Selected passage
══════

$4 million programme to combat financial turmoil
Leader of Government Business McKeeva Bush says a new low cost loan programme announced last week will help small businesses and individuals weather the economic downturn.
Speaking at a government press briefing Thursday, Mr. Bush said the low cost loans, being offered through the Cayman Islands Development Bank, will feature interest rates as low as 1.5 per cent.
Small businesses that qualify for the program will be able to use the loans to pay off debts, cover operating costs and to purchase new capital equipment.
Individuals who are at risk of home foreclosure or who are suffering ‘other financial distress’ will also be eligible for the loans, as will homeowners wanting to buy hurricane shutters or pay insurance premiums.
Officials did not say whether then program will be means tested but promised to reveal more details next week.
‘This program by the development bank does not purport to solve all of the issues,’ Mr. Bush insisted. ‘Indeed, the limited funding available to the development bank and the government makes that task unrealistic.’
But he said he is confident the program will help minimise the fallout from the current global financial crisis.
Mr. Bush said the bank will also offer 25 to 30 year mortgages with interest rates of five per cent to allow individuals to consolidate existing personal and property loans.
The bank will also offer low cost funding to assist individuals in bringing their loan instalment arrears up to date. These loans will be offered at 1.5 per cent interest and will be spread over ‘a suitable period to allow the monthly payments to be comfortable for these individuals, recognising they will still have to carry their mortgages,’ Mr. Bush said.
“By providing this assistance through the development bank, the Government will ensure that we will utilise the bank’s expertise in lending and credit risk management.”

══════

Dataset extract

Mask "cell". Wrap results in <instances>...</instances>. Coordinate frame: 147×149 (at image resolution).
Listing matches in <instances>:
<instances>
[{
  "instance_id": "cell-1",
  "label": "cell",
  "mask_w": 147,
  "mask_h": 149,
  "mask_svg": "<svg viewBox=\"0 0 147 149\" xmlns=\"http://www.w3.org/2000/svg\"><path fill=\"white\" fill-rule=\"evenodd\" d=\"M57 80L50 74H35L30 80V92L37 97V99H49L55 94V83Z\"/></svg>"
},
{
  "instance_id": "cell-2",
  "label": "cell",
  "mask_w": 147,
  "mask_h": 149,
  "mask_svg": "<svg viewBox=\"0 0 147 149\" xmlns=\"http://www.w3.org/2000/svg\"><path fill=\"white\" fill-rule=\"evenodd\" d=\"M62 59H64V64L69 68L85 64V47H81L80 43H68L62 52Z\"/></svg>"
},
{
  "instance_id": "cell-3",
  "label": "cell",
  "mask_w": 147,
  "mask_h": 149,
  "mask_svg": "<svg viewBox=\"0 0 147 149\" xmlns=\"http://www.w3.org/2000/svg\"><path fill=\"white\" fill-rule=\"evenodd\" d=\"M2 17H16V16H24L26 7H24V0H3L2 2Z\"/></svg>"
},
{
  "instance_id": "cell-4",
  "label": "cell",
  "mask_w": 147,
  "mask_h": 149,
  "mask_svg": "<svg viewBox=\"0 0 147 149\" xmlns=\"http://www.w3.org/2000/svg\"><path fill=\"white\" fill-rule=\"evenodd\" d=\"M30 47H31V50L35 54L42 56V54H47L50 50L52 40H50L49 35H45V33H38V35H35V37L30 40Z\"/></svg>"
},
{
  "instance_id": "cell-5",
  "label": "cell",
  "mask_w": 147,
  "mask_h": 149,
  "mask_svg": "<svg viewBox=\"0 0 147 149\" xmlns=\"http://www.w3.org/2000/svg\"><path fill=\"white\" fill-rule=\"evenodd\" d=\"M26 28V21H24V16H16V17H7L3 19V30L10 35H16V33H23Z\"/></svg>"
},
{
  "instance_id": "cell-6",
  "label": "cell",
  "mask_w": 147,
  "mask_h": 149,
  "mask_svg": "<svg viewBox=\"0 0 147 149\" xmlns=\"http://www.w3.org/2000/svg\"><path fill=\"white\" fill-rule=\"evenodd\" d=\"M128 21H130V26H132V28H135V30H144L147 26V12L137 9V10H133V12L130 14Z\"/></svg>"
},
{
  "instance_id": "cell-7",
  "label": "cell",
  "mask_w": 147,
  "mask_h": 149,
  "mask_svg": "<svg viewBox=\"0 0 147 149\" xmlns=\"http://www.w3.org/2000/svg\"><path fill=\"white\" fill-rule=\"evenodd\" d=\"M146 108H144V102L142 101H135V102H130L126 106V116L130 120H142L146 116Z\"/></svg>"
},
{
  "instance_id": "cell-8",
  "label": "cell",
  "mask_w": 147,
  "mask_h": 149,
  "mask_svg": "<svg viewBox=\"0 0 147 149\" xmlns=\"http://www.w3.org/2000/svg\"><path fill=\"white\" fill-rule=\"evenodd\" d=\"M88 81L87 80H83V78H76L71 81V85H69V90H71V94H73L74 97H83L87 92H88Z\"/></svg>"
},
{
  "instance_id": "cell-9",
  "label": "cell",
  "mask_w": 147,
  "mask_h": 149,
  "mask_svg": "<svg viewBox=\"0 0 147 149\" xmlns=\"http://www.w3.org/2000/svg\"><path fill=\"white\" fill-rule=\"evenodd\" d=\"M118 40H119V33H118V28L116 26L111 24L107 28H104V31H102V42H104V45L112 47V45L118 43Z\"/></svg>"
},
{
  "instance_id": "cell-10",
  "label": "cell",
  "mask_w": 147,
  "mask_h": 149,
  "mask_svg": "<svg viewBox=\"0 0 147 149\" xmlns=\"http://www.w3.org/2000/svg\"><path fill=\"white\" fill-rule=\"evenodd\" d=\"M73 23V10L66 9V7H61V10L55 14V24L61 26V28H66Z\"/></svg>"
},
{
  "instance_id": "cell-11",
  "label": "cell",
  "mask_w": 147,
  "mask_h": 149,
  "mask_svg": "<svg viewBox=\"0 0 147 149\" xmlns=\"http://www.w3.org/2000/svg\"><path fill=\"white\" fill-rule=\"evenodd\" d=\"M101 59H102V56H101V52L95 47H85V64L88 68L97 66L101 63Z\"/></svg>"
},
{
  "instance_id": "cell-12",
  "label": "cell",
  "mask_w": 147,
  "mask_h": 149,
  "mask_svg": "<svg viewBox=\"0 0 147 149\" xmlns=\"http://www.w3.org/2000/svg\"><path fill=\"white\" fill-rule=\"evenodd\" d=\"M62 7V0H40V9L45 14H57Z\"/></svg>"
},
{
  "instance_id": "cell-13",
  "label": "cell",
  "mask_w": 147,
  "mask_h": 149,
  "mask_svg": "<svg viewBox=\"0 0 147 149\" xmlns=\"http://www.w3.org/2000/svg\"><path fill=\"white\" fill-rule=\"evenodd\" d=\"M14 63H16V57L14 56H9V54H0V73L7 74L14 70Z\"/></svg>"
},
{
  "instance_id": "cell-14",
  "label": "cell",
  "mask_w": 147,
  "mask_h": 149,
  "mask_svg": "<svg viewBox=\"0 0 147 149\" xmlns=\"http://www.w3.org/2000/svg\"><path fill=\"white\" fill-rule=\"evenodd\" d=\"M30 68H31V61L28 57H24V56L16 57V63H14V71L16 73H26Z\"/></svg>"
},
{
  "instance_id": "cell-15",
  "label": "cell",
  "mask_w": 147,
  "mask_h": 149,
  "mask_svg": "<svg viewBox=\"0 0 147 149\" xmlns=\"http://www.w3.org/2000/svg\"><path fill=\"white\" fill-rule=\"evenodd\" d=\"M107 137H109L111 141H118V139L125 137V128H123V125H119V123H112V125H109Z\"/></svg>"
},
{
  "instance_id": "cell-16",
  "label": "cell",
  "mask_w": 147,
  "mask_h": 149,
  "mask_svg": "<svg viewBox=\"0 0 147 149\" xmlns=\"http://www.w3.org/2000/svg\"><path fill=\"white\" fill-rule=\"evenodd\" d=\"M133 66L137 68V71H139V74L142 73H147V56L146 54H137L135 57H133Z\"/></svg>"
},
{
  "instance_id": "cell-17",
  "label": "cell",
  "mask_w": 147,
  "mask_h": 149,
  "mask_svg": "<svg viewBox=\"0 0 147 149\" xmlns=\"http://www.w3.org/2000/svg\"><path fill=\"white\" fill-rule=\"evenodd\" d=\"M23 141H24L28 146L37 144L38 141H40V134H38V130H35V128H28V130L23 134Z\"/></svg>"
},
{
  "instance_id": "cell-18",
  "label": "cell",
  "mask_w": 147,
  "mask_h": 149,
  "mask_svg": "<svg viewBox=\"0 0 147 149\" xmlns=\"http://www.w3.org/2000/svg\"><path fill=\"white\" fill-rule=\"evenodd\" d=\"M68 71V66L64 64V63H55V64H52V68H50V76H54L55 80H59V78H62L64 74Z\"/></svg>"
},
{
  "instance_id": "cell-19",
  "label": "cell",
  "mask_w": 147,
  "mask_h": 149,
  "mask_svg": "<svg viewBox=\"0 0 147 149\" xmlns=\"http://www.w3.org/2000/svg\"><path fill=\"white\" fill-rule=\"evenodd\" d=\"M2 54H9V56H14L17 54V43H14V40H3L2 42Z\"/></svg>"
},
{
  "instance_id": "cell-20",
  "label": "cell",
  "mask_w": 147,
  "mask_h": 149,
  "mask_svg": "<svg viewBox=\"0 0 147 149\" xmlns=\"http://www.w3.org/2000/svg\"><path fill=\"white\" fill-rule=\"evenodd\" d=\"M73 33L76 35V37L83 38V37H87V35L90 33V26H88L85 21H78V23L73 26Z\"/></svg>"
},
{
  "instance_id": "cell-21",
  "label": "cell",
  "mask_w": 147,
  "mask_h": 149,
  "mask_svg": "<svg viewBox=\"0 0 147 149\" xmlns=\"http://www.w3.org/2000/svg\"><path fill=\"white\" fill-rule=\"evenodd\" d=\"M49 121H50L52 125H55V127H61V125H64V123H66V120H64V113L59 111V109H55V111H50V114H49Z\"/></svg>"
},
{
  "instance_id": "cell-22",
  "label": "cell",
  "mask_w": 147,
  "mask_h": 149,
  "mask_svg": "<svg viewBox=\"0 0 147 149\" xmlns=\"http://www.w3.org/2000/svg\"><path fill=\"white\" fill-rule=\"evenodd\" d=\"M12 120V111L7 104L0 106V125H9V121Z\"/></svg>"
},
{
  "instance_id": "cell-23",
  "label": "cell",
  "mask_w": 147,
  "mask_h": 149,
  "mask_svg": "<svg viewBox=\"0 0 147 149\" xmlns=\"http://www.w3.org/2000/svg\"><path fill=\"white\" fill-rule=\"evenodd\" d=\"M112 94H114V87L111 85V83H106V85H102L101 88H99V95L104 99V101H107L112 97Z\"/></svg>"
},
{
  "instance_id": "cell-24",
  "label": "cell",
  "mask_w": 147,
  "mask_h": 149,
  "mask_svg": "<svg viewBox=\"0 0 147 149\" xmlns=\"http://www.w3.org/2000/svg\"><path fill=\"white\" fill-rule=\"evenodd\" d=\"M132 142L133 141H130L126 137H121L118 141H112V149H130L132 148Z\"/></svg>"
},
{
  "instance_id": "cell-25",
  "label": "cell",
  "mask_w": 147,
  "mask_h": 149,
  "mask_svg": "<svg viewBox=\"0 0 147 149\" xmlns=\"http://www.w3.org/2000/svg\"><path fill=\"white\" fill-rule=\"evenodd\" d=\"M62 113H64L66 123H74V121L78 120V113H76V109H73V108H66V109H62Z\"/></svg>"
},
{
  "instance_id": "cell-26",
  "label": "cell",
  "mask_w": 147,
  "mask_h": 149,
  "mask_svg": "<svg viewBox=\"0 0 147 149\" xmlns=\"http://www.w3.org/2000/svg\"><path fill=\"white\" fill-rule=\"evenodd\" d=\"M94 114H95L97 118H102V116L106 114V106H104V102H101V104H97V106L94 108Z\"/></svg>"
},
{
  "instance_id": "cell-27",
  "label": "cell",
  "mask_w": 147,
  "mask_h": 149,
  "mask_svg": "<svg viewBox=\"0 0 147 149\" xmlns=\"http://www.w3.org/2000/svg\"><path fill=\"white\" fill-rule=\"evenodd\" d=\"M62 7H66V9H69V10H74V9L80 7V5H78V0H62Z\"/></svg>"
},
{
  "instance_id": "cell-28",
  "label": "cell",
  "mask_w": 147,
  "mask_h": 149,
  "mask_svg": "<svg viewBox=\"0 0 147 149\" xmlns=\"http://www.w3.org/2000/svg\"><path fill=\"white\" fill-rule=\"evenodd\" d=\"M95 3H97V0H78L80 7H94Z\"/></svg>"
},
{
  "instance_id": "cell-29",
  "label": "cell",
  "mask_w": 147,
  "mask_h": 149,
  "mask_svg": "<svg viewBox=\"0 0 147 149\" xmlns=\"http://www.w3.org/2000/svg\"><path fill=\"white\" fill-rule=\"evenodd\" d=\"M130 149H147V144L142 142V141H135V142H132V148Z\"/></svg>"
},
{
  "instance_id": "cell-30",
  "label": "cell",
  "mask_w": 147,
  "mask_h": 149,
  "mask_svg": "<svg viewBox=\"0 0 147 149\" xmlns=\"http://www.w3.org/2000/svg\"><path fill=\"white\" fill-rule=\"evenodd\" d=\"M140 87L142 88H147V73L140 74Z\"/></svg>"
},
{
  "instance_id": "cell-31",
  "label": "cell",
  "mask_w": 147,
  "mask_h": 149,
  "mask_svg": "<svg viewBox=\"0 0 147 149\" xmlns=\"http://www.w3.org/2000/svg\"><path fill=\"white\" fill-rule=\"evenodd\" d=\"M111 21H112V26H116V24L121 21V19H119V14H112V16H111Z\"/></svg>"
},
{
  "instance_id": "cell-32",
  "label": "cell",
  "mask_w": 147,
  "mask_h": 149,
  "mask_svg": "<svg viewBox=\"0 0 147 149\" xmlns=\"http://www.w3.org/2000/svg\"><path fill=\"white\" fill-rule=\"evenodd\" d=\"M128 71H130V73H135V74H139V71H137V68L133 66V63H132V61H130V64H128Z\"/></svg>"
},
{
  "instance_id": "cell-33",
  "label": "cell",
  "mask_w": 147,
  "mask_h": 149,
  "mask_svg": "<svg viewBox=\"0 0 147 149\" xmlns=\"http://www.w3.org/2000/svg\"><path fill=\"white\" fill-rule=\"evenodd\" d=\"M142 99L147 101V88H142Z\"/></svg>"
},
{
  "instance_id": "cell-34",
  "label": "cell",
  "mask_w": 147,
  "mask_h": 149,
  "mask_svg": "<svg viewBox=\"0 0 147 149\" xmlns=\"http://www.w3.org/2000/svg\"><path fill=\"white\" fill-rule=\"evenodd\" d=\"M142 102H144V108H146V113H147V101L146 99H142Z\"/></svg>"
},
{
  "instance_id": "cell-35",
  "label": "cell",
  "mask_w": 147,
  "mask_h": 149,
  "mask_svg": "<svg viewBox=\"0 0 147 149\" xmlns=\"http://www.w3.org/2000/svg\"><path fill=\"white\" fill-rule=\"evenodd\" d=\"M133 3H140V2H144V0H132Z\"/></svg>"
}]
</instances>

══════

Required action A
From the loan program article, extract the passage that begins at the words "Mr. Bush said the bank" and stops after "Mr. Bush said.".
Required action B
In the loan program article, what interest rate will the bank's 25 to 30 year mortgages carry?

Response A
Mr. Bush said the bank will also offer 25 to 30 year mortgages with interest rates of five per cent to allow individuals to consolidate existing personal and property loans.
The bank will also offer low cost funding to assist individuals in bringing their loan instalment arrears up to date. These loans will be offered at 1.5 per cent interest and will be spread over ‘a suitable period to allow the monthly payments to be comfortable for these individuals, recognising they will still have to carry their mortgages,’ Mr. Bush said.

Response B
Five percent.